A news conference had been convened on Saturday 6 June, at which I believe the French Minister of Transport, the director of the French air accident investigation agency BEA, and a spokesperson for Air France were all present, and the information they gave substantiated this interpretation. The BEA director, M. Arslanian, did indicate that without the flight data recorder and cockpit voice recorders (FDR, CVR, the so-called “black boxes” although they are not black but, rather, dayglo orange with stripes) he was pessimistic about establishing facts definitively.
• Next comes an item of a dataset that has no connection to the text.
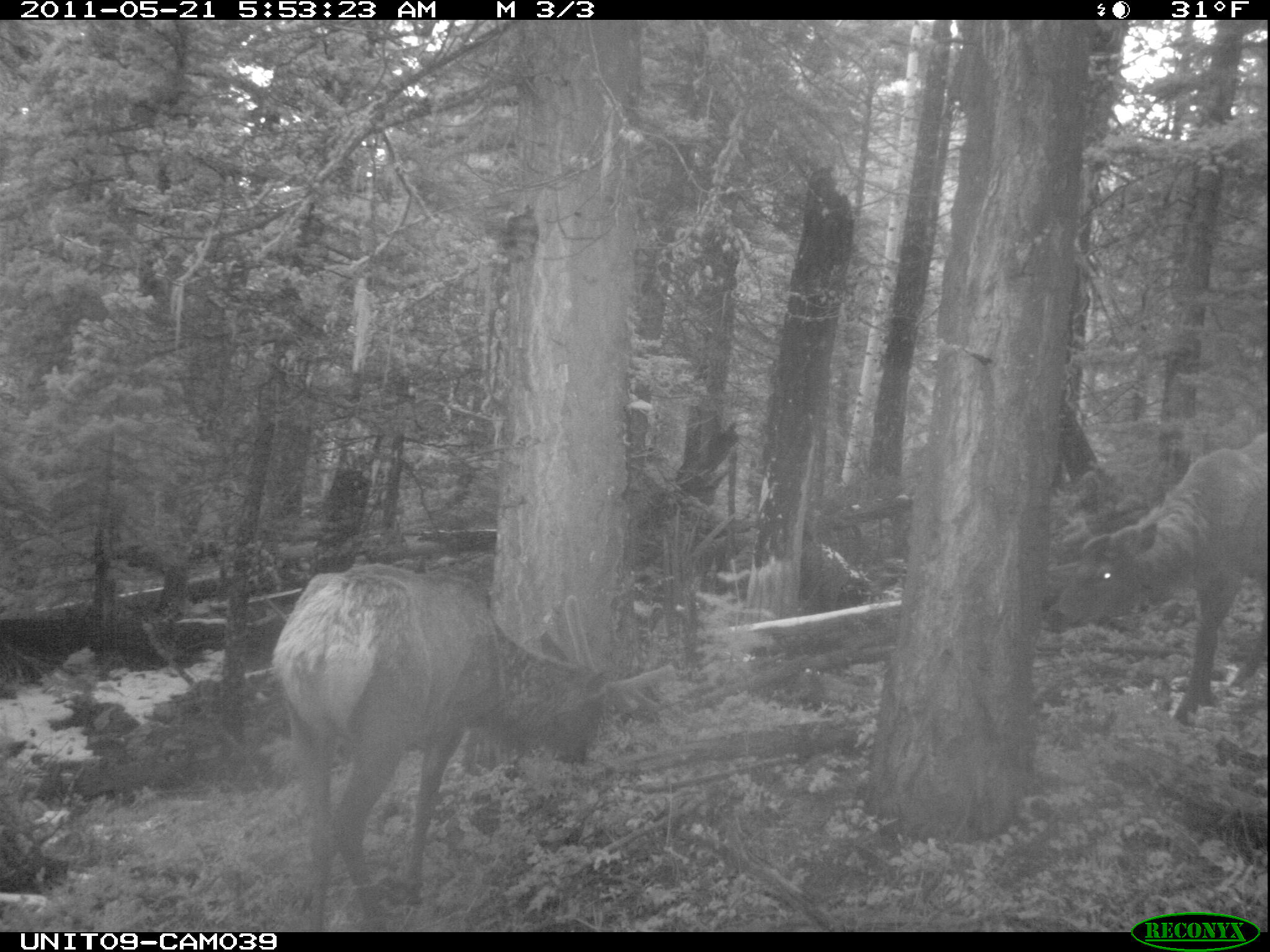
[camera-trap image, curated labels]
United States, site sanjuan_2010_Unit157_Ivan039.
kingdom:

By Sunday, 7th June, there seemed to be a remarkable consensus on what was likely to have happened. The French government, BEA, Air France, and numerous professional pilots on pilot forums, all seemed to agree. And all without a shred of physical evidence. Indeed, inferring what had happened from just 24 electronic messages, whose partial interpretation had been made quasi-public. And all this within a week. Usually, even in accidents in which there is a plethora of information, such as the crash-landing of British Airways Flight 38 just short of the runway at London Heathrow airport in January 2008, arguments and discussions and differing views abound for weeks and months and sometimes years about what happened and why. Indeed, it has been nearly one and a half years since BA038 flopped onto the grass and it is still not known why. It is not unusual to wait two to four years for an accident report to be finalised.

In contrast, there seem only to be two big questions remaining about AF447 after a week: is this consensus interpretation anywhere close to the truth, and how could we possibly tell?